• _ABOUT THIS TASK_
In the entries below, find the line with "Children's Law Center logo" and the line with "Suzuki SPACIA 2025-09 7225327-8". Repeat exactly everything between them, those two lines included, but not the pictures.

• _DATA SHOWN_
%%
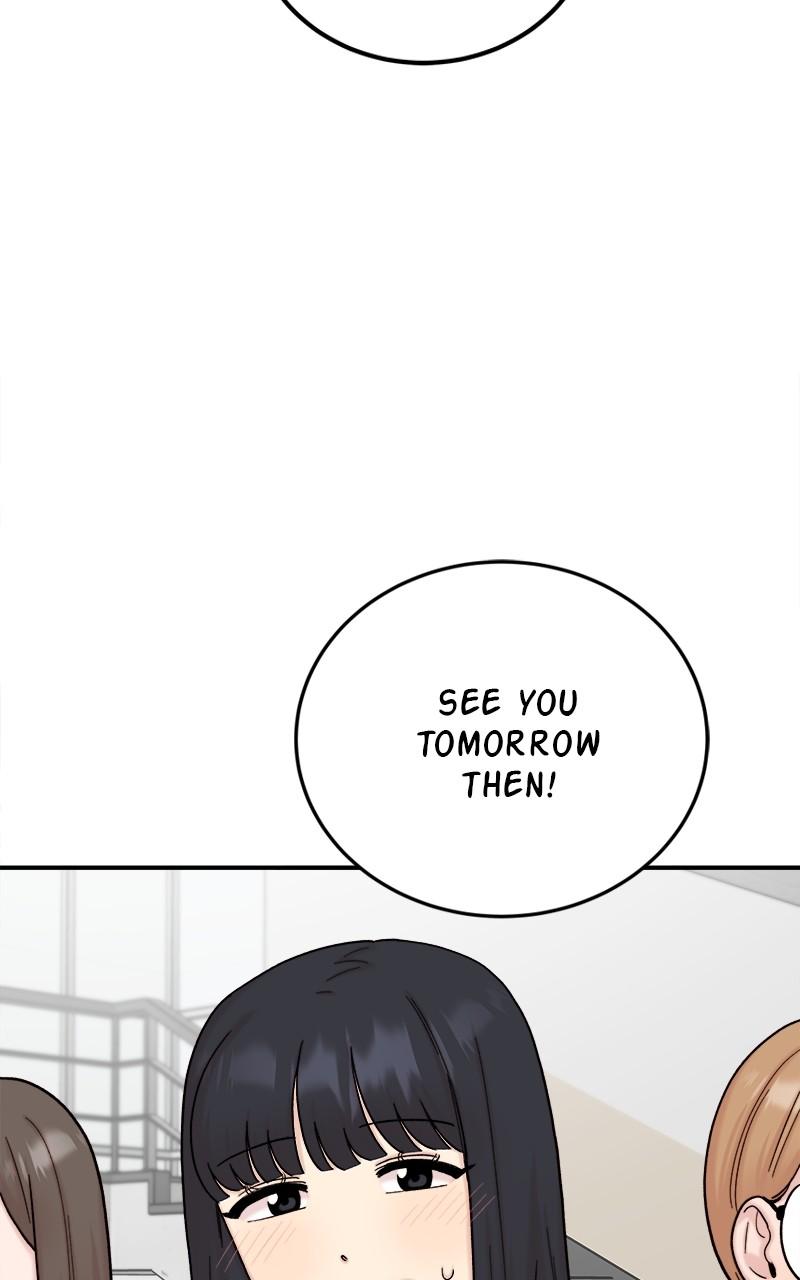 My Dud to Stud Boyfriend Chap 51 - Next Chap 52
%%
%%
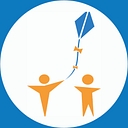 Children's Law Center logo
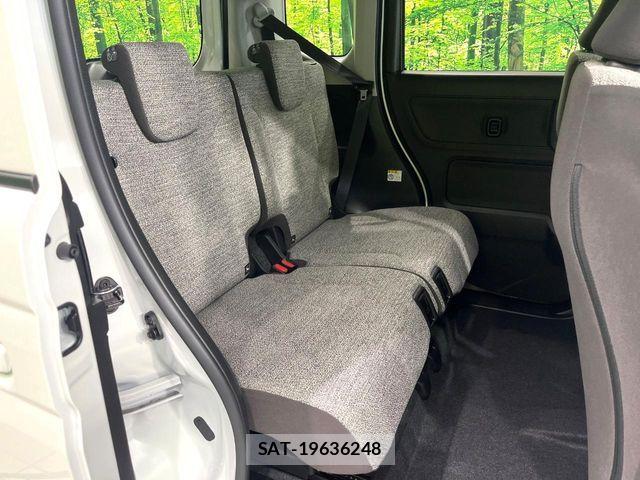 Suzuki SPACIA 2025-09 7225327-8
%%
• _SOLVED PROBLEM_
 Children's Law Center logo
 Suzuki SPACIA 2025-09 7225327-8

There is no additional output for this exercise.